The Matterhorn Story oder: auf das Horu geht man nicht

Der langjährige OK-Präsident des Matterhornlaufes jetzt als Schauspieler
Text von Kornelia Stinn - Fotos von Winfried Stinn

Der pensionierte Konditormeister Pius Fuchs rief einst den Matterhorn Lauf ins Leben. Zwanzig Jahre war er als OK-Chef verantwortlich für dessen Organisation. Der Matterhornlauf gehörte damals zu den beliebtesten Bergläufen Europas, 1991 wurde unter der Regie von Fuchs die Berglauf-Weltmeisterschaft ausgetragen. In vielerlei Hinsicht ist der Berg, der ganz in der Nähe seines Hauses das Panorama krönt, Mittelpunkt seines Lebens. Im Ruhestand nutzt Fuchs nun auch noch seine Zeit, um beim großen Freilicht-Theater mitzuspielen, das anlässlich der Feierlichkeiten zur 150-Jahre-Erstbesteigung des Matterhorns auf dem Gornergrat aufgeführt wird.

> Aufgabenstellung
Wie lange war Pius Fuchs laut dem Auszug über den Matterhornlauf als OK-Chef für dessen Organisation verantwortlich? Das Material wird für die Aufgabe nicht benötigt.

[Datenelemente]
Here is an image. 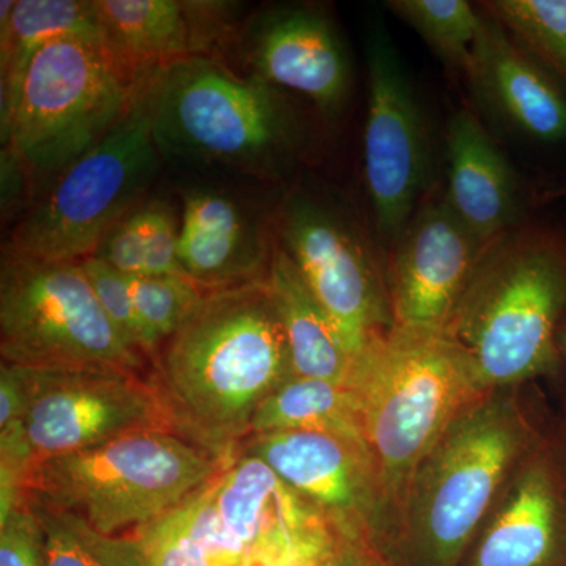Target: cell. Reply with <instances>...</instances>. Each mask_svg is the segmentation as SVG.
<instances>
[{
  "mask_svg": "<svg viewBox=\"0 0 566 566\" xmlns=\"http://www.w3.org/2000/svg\"><path fill=\"white\" fill-rule=\"evenodd\" d=\"M294 376L266 281L205 293L166 342L156 382L178 434L227 468L268 397Z\"/></svg>",
  "mask_w": 566,
  "mask_h": 566,
  "instance_id": "6da1fadb",
  "label": "cell"
},
{
  "mask_svg": "<svg viewBox=\"0 0 566 566\" xmlns=\"http://www.w3.org/2000/svg\"><path fill=\"white\" fill-rule=\"evenodd\" d=\"M539 438L516 387L480 397L417 465L390 546L409 566H460L513 469Z\"/></svg>",
  "mask_w": 566,
  "mask_h": 566,
  "instance_id": "7a4b0ae2",
  "label": "cell"
},
{
  "mask_svg": "<svg viewBox=\"0 0 566 566\" xmlns=\"http://www.w3.org/2000/svg\"><path fill=\"white\" fill-rule=\"evenodd\" d=\"M346 385L359 409L390 545L417 465L450 422L488 392L444 333L397 326L354 357Z\"/></svg>",
  "mask_w": 566,
  "mask_h": 566,
  "instance_id": "3957f363",
  "label": "cell"
},
{
  "mask_svg": "<svg viewBox=\"0 0 566 566\" xmlns=\"http://www.w3.org/2000/svg\"><path fill=\"white\" fill-rule=\"evenodd\" d=\"M565 312V245L517 230L486 249L444 334L485 392L510 389L556 370Z\"/></svg>",
  "mask_w": 566,
  "mask_h": 566,
  "instance_id": "277c9868",
  "label": "cell"
},
{
  "mask_svg": "<svg viewBox=\"0 0 566 566\" xmlns=\"http://www.w3.org/2000/svg\"><path fill=\"white\" fill-rule=\"evenodd\" d=\"M161 155L273 172L300 148V118L283 92L221 62L191 57L145 74Z\"/></svg>",
  "mask_w": 566,
  "mask_h": 566,
  "instance_id": "5b68a950",
  "label": "cell"
},
{
  "mask_svg": "<svg viewBox=\"0 0 566 566\" xmlns=\"http://www.w3.org/2000/svg\"><path fill=\"white\" fill-rule=\"evenodd\" d=\"M223 465L175 431H136L33 461L22 501L82 517L106 535L151 523L221 474Z\"/></svg>",
  "mask_w": 566,
  "mask_h": 566,
  "instance_id": "8992f818",
  "label": "cell"
},
{
  "mask_svg": "<svg viewBox=\"0 0 566 566\" xmlns=\"http://www.w3.org/2000/svg\"><path fill=\"white\" fill-rule=\"evenodd\" d=\"M145 73L104 44L74 39L46 44L0 106V144L29 175L55 180L128 114Z\"/></svg>",
  "mask_w": 566,
  "mask_h": 566,
  "instance_id": "52a82bcc",
  "label": "cell"
},
{
  "mask_svg": "<svg viewBox=\"0 0 566 566\" xmlns=\"http://www.w3.org/2000/svg\"><path fill=\"white\" fill-rule=\"evenodd\" d=\"M145 74L128 114L55 178L18 223L7 252L41 262H84L126 214L144 203L161 156Z\"/></svg>",
  "mask_w": 566,
  "mask_h": 566,
  "instance_id": "ba28073f",
  "label": "cell"
},
{
  "mask_svg": "<svg viewBox=\"0 0 566 566\" xmlns=\"http://www.w3.org/2000/svg\"><path fill=\"white\" fill-rule=\"evenodd\" d=\"M0 356L31 368L142 375L144 354L118 334L81 262H41L7 252L0 273Z\"/></svg>",
  "mask_w": 566,
  "mask_h": 566,
  "instance_id": "9c48e42d",
  "label": "cell"
},
{
  "mask_svg": "<svg viewBox=\"0 0 566 566\" xmlns=\"http://www.w3.org/2000/svg\"><path fill=\"white\" fill-rule=\"evenodd\" d=\"M277 238L352 359L394 326L374 253L344 210L322 197L294 192L279 214Z\"/></svg>",
  "mask_w": 566,
  "mask_h": 566,
  "instance_id": "30bf717a",
  "label": "cell"
},
{
  "mask_svg": "<svg viewBox=\"0 0 566 566\" xmlns=\"http://www.w3.org/2000/svg\"><path fill=\"white\" fill-rule=\"evenodd\" d=\"M33 461L81 452L136 431H175L156 382L120 370L21 367Z\"/></svg>",
  "mask_w": 566,
  "mask_h": 566,
  "instance_id": "8fae6325",
  "label": "cell"
},
{
  "mask_svg": "<svg viewBox=\"0 0 566 566\" xmlns=\"http://www.w3.org/2000/svg\"><path fill=\"white\" fill-rule=\"evenodd\" d=\"M368 103L364 177L379 237L397 243L430 181V144L422 111L385 29L367 39Z\"/></svg>",
  "mask_w": 566,
  "mask_h": 566,
  "instance_id": "7c38bea8",
  "label": "cell"
},
{
  "mask_svg": "<svg viewBox=\"0 0 566 566\" xmlns=\"http://www.w3.org/2000/svg\"><path fill=\"white\" fill-rule=\"evenodd\" d=\"M240 453L260 458L338 534L381 546L389 527L371 458L364 447L318 431L251 436Z\"/></svg>",
  "mask_w": 566,
  "mask_h": 566,
  "instance_id": "4fadbf2b",
  "label": "cell"
},
{
  "mask_svg": "<svg viewBox=\"0 0 566 566\" xmlns=\"http://www.w3.org/2000/svg\"><path fill=\"white\" fill-rule=\"evenodd\" d=\"M490 245L465 229L446 200L419 208L390 249L394 326L444 333Z\"/></svg>",
  "mask_w": 566,
  "mask_h": 566,
  "instance_id": "5bb4252c",
  "label": "cell"
},
{
  "mask_svg": "<svg viewBox=\"0 0 566 566\" xmlns=\"http://www.w3.org/2000/svg\"><path fill=\"white\" fill-rule=\"evenodd\" d=\"M465 566H566V450L539 438L513 469Z\"/></svg>",
  "mask_w": 566,
  "mask_h": 566,
  "instance_id": "9a60e30c",
  "label": "cell"
},
{
  "mask_svg": "<svg viewBox=\"0 0 566 566\" xmlns=\"http://www.w3.org/2000/svg\"><path fill=\"white\" fill-rule=\"evenodd\" d=\"M218 515L244 554L308 560L337 542L331 521L260 458L240 453L214 480Z\"/></svg>",
  "mask_w": 566,
  "mask_h": 566,
  "instance_id": "2e32d148",
  "label": "cell"
},
{
  "mask_svg": "<svg viewBox=\"0 0 566 566\" xmlns=\"http://www.w3.org/2000/svg\"><path fill=\"white\" fill-rule=\"evenodd\" d=\"M244 54L255 80L304 96L326 115L344 109L352 62L322 11L308 7L264 11L249 28Z\"/></svg>",
  "mask_w": 566,
  "mask_h": 566,
  "instance_id": "e0dca14e",
  "label": "cell"
},
{
  "mask_svg": "<svg viewBox=\"0 0 566 566\" xmlns=\"http://www.w3.org/2000/svg\"><path fill=\"white\" fill-rule=\"evenodd\" d=\"M465 74L476 98L510 128L546 144L566 139L565 93L490 13Z\"/></svg>",
  "mask_w": 566,
  "mask_h": 566,
  "instance_id": "ac0fdd59",
  "label": "cell"
},
{
  "mask_svg": "<svg viewBox=\"0 0 566 566\" xmlns=\"http://www.w3.org/2000/svg\"><path fill=\"white\" fill-rule=\"evenodd\" d=\"M274 249L232 197L196 189L182 200L178 262L205 293L266 281Z\"/></svg>",
  "mask_w": 566,
  "mask_h": 566,
  "instance_id": "d6986e66",
  "label": "cell"
},
{
  "mask_svg": "<svg viewBox=\"0 0 566 566\" xmlns=\"http://www.w3.org/2000/svg\"><path fill=\"white\" fill-rule=\"evenodd\" d=\"M107 44L133 70L150 71L208 52L229 32L223 2L95 0Z\"/></svg>",
  "mask_w": 566,
  "mask_h": 566,
  "instance_id": "ffe728a7",
  "label": "cell"
},
{
  "mask_svg": "<svg viewBox=\"0 0 566 566\" xmlns=\"http://www.w3.org/2000/svg\"><path fill=\"white\" fill-rule=\"evenodd\" d=\"M447 196L453 214L490 245L512 232L520 186L504 153L469 111H458L446 133Z\"/></svg>",
  "mask_w": 566,
  "mask_h": 566,
  "instance_id": "44dd1931",
  "label": "cell"
},
{
  "mask_svg": "<svg viewBox=\"0 0 566 566\" xmlns=\"http://www.w3.org/2000/svg\"><path fill=\"white\" fill-rule=\"evenodd\" d=\"M107 44L95 0H2L0 106L9 103L36 51L59 40Z\"/></svg>",
  "mask_w": 566,
  "mask_h": 566,
  "instance_id": "7402d4cb",
  "label": "cell"
},
{
  "mask_svg": "<svg viewBox=\"0 0 566 566\" xmlns=\"http://www.w3.org/2000/svg\"><path fill=\"white\" fill-rule=\"evenodd\" d=\"M268 285L289 342L294 376L346 382L353 359L322 304L279 245L274 248Z\"/></svg>",
  "mask_w": 566,
  "mask_h": 566,
  "instance_id": "603a6c76",
  "label": "cell"
},
{
  "mask_svg": "<svg viewBox=\"0 0 566 566\" xmlns=\"http://www.w3.org/2000/svg\"><path fill=\"white\" fill-rule=\"evenodd\" d=\"M214 480L134 531L150 566H234L245 556L218 515Z\"/></svg>",
  "mask_w": 566,
  "mask_h": 566,
  "instance_id": "cb8c5ba5",
  "label": "cell"
},
{
  "mask_svg": "<svg viewBox=\"0 0 566 566\" xmlns=\"http://www.w3.org/2000/svg\"><path fill=\"white\" fill-rule=\"evenodd\" d=\"M281 431L340 436L368 452L356 398L346 382L292 376L260 406L253 417L251 436Z\"/></svg>",
  "mask_w": 566,
  "mask_h": 566,
  "instance_id": "d4e9b609",
  "label": "cell"
},
{
  "mask_svg": "<svg viewBox=\"0 0 566 566\" xmlns=\"http://www.w3.org/2000/svg\"><path fill=\"white\" fill-rule=\"evenodd\" d=\"M178 237L180 222L174 211L153 200L126 214L92 256L126 277L185 275L178 262Z\"/></svg>",
  "mask_w": 566,
  "mask_h": 566,
  "instance_id": "484cf974",
  "label": "cell"
},
{
  "mask_svg": "<svg viewBox=\"0 0 566 566\" xmlns=\"http://www.w3.org/2000/svg\"><path fill=\"white\" fill-rule=\"evenodd\" d=\"M25 504L40 523L43 566H150L134 535L102 534L73 513Z\"/></svg>",
  "mask_w": 566,
  "mask_h": 566,
  "instance_id": "4316f807",
  "label": "cell"
},
{
  "mask_svg": "<svg viewBox=\"0 0 566 566\" xmlns=\"http://www.w3.org/2000/svg\"><path fill=\"white\" fill-rule=\"evenodd\" d=\"M395 17L406 22L438 57L468 70L483 14L465 0H392L386 3Z\"/></svg>",
  "mask_w": 566,
  "mask_h": 566,
  "instance_id": "83f0119b",
  "label": "cell"
},
{
  "mask_svg": "<svg viewBox=\"0 0 566 566\" xmlns=\"http://www.w3.org/2000/svg\"><path fill=\"white\" fill-rule=\"evenodd\" d=\"M483 6L543 69L566 82V0H493Z\"/></svg>",
  "mask_w": 566,
  "mask_h": 566,
  "instance_id": "f1b7e54d",
  "label": "cell"
},
{
  "mask_svg": "<svg viewBox=\"0 0 566 566\" xmlns=\"http://www.w3.org/2000/svg\"><path fill=\"white\" fill-rule=\"evenodd\" d=\"M128 282L147 354L158 352L180 329L205 294L185 275L128 277Z\"/></svg>",
  "mask_w": 566,
  "mask_h": 566,
  "instance_id": "f546056e",
  "label": "cell"
},
{
  "mask_svg": "<svg viewBox=\"0 0 566 566\" xmlns=\"http://www.w3.org/2000/svg\"><path fill=\"white\" fill-rule=\"evenodd\" d=\"M81 263L88 281H91L96 300L102 305L104 314L114 324L115 329L132 348L142 354H147L145 352L144 333H142L136 307H134L128 277L115 271L109 264L103 263L102 260L93 259V256H88Z\"/></svg>",
  "mask_w": 566,
  "mask_h": 566,
  "instance_id": "4dcf8cb0",
  "label": "cell"
},
{
  "mask_svg": "<svg viewBox=\"0 0 566 566\" xmlns=\"http://www.w3.org/2000/svg\"><path fill=\"white\" fill-rule=\"evenodd\" d=\"M0 566H43L40 523L25 502L0 521Z\"/></svg>",
  "mask_w": 566,
  "mask_h": 566,
  "instance_id": "1f68e13d",
  "label": "cell"
},
{
  "mask_svg": "<svg viewBox=\"0 0 566 566\" xmlns=\"http://www.w3.org/2000/svg\"><path fill=\"white\" fill-rule=\"evenodd\" d=\"M367 546L340 534L329 549L296 566H368Z\"/></svg>",
  "mask_w": 566,
  "mask_h": 566,
  "instance_id": "d6a6232c",
  "label": "cell"
},
{
  "mask_svg": "<svg viewBox=\"0 0 566 566\" xmlns=\"http://www.w3.org/2000/svg\"><path fill=\"white\" fill-rule=\"evenodd\" d=\"M0 175H2V210L10 212L14 210V203L20 200L22 189H24V178L29 172L21 159L9 148L2 147L0 153Z\"/></svg>",
  "mask_w": 566,
  "mask_h": 566,
  "instance_id": "836d02e7",
  "label": "cell"
},
{
  "mask_svg": "<svg viewBox=\"0 0 566 566\" xmlns=\"http://www.w3.org/2000/svg\"><path fill=\"white\" fill-rule=\"evenodd\" d=\"M300 562H294L292 558L274 556V554L266 553H249L245 554L240 562L234 566H296Z\"/></svg>",
  "mask_w": 566,
  "mask_h": 566,
  "instance_id": "e575fe53",
  "label": "cell"
},
{
  "mask_svg": "<svg viewBox=\"0 0 566 566\" xmlns=\"http://www.w3.org/2000/svg\"><path fill=\"white\" fill-rule=\"evenodd\" d=\"M558 349L566 357V324L562 326L560 334H558Z\"/></svg>",
  "mask_w": 566,
  "mask_h": 566,
  "instance_id": "d590c367",
  "label": "cell"
}]
</instances>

> Ergebnis
Zwanzig Jahre.